--- ACTIVITY ---
Although the entries contain pictures, only their text goes into the copy, set down exactly.

Records from a data collection
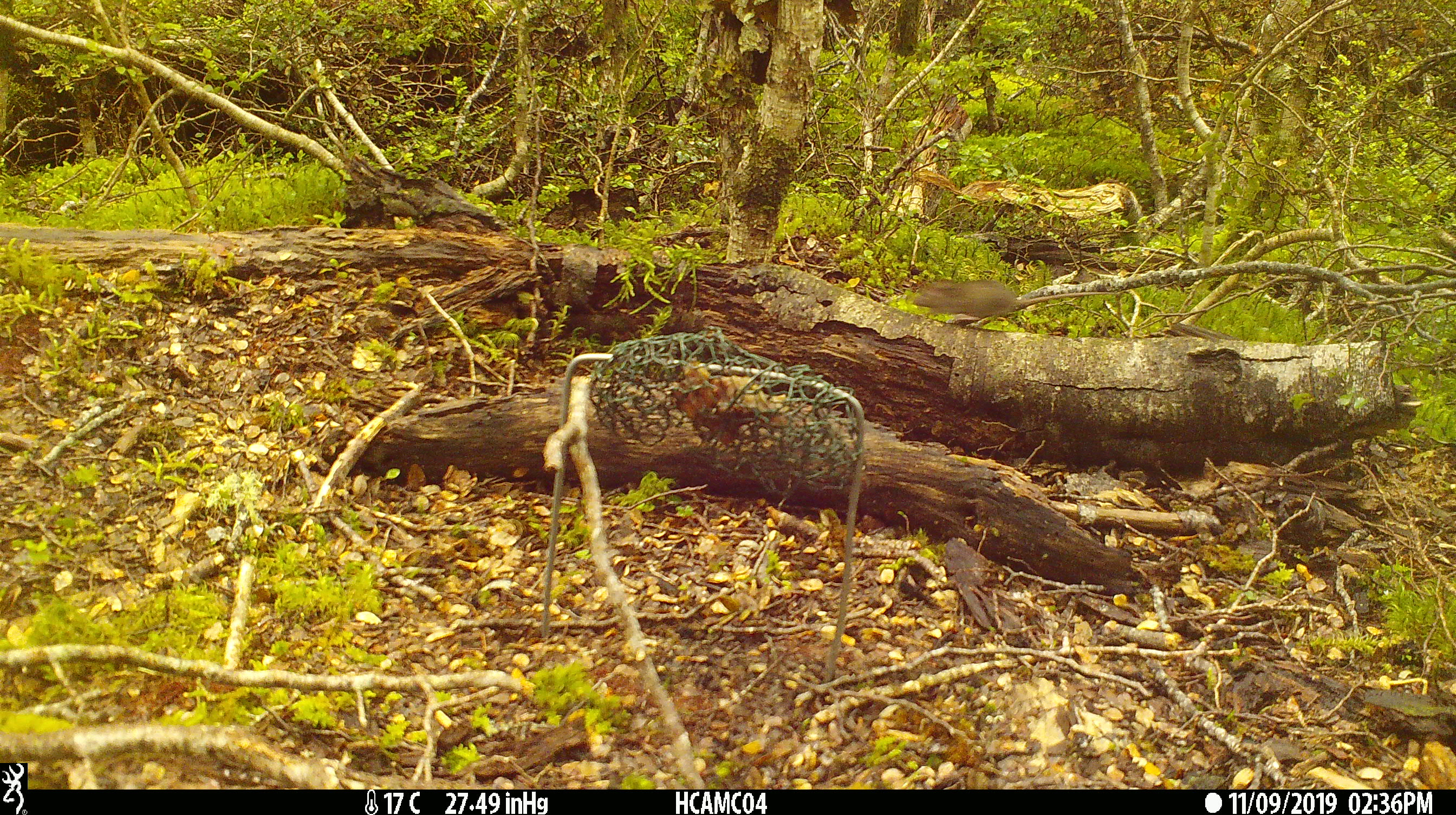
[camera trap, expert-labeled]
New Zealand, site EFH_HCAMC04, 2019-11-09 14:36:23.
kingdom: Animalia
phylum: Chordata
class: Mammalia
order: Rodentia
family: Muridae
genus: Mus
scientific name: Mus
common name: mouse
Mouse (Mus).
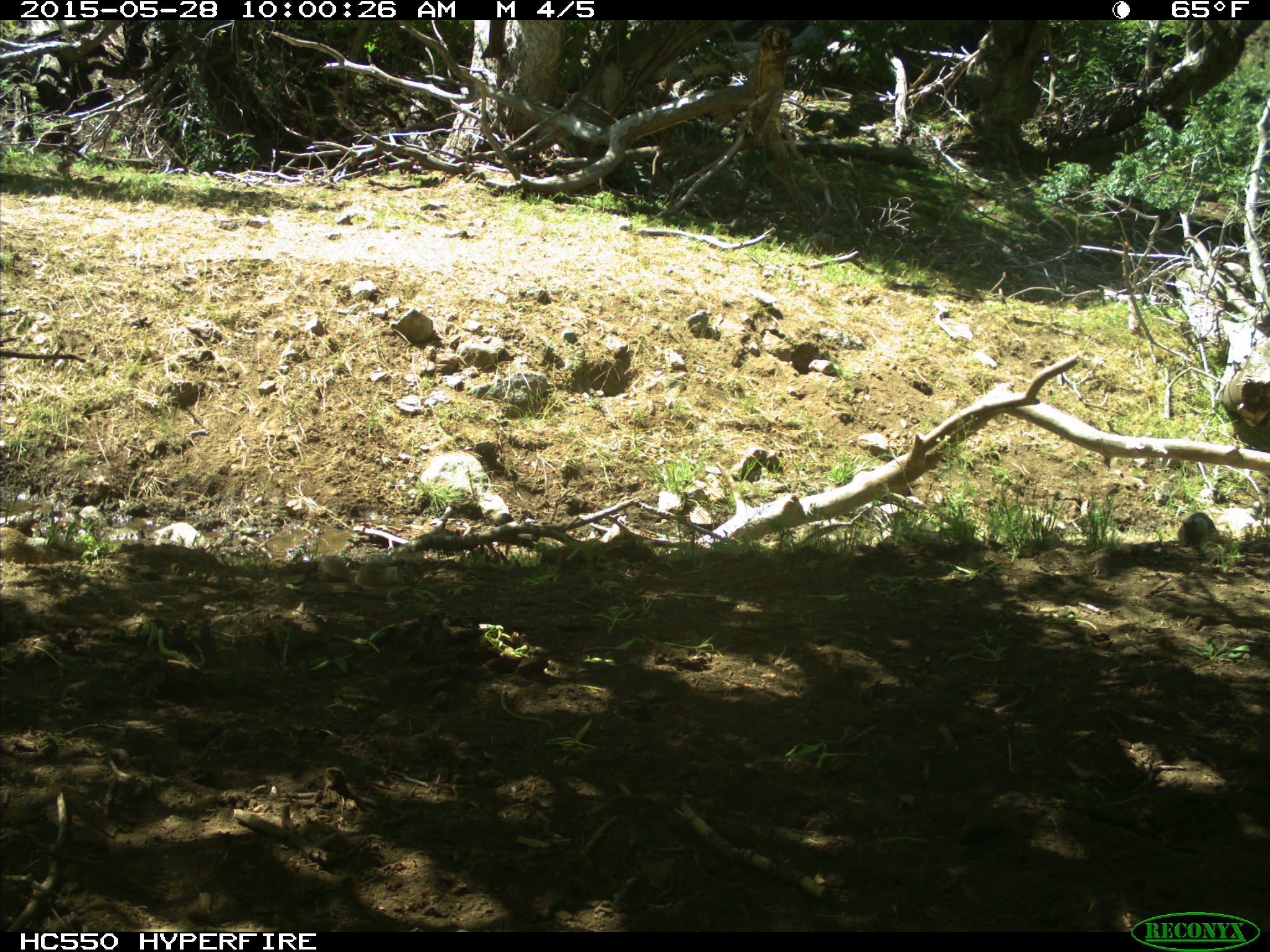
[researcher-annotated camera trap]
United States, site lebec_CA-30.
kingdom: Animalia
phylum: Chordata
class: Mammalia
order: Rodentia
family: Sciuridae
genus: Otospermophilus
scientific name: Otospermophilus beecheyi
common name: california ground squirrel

--- SOLVED EXERCISE ---
[camera trap, expert-labeled]
New Zealand, site EFH_HCAMC04, 2019-11-09 14:36:23.
kingdom: Animalia
phylum: Chordata
class: Mammalia
order: Rodentia
family: Muridae
genus: Mus
scientific name: Mus
common name: mouse
Mouse (Mus).
[researcher-annotated camera trap]
United States, site lebec_CA-30.
kingdom: Animalia
phylum: Chordata
class: Mammalia
order: Rodentia
family: Sciuridae
genus: Otospermophilus
scientific name: Otospermophilus beecheyi
common name: california ground squirrel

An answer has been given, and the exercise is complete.